■ **Exercise task**: Collect every line below that contains the string "higher". Case counts.

■ **Provided entries**:
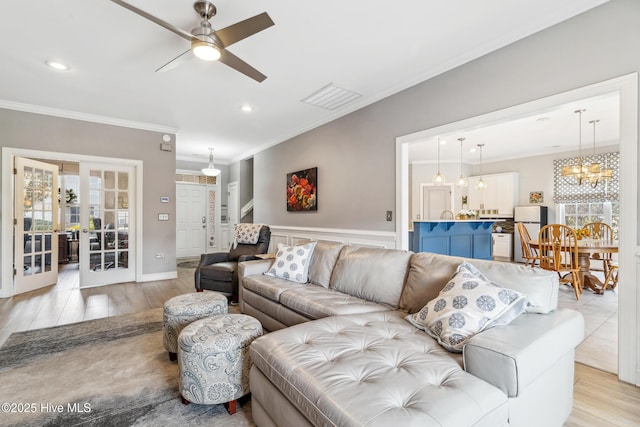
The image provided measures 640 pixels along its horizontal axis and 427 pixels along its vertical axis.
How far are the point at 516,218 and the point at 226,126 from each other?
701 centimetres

...

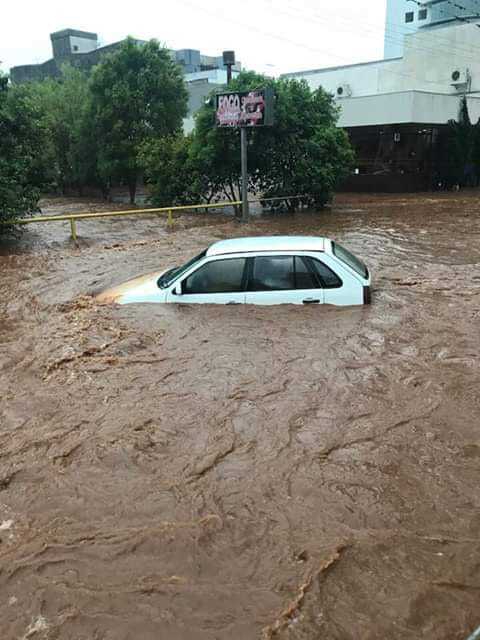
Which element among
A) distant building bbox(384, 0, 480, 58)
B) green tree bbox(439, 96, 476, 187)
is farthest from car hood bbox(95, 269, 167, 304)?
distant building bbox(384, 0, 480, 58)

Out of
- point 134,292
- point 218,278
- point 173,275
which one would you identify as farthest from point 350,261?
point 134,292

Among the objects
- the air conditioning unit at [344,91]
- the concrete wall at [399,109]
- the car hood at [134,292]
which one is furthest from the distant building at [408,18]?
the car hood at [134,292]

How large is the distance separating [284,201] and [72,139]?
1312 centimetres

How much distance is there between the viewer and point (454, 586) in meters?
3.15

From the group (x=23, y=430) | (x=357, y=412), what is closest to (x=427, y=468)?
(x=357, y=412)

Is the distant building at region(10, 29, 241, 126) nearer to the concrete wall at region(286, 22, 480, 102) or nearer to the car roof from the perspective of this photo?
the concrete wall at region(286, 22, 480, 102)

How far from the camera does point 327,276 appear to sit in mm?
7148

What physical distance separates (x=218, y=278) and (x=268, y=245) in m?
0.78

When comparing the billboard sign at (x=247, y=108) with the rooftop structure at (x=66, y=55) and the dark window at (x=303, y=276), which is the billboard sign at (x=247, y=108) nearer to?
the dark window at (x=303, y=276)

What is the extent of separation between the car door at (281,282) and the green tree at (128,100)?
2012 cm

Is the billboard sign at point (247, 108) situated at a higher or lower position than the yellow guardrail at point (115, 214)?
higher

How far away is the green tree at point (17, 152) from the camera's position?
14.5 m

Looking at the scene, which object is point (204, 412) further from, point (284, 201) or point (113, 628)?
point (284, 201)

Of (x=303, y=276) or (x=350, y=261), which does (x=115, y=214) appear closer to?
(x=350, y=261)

...

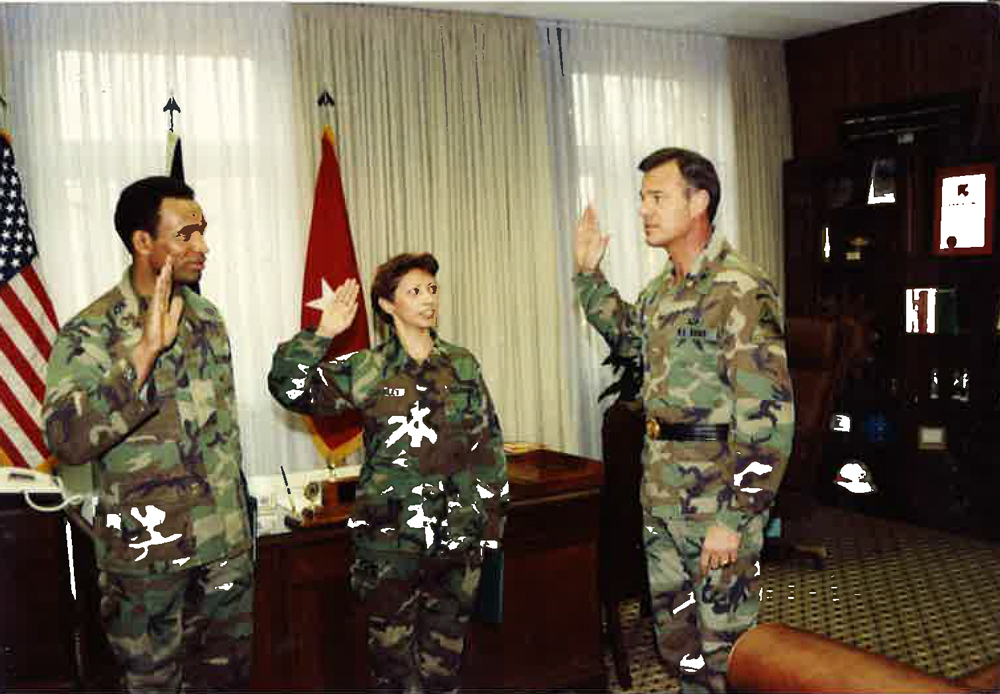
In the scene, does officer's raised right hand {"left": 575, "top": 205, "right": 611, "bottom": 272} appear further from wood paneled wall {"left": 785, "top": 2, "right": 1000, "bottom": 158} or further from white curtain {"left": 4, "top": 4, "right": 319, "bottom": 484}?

■ **Task output**:
Is the billboard sign at point (247, 108) situated at a higher or lower position than the yellow guardrail at point (115, 214)?
higher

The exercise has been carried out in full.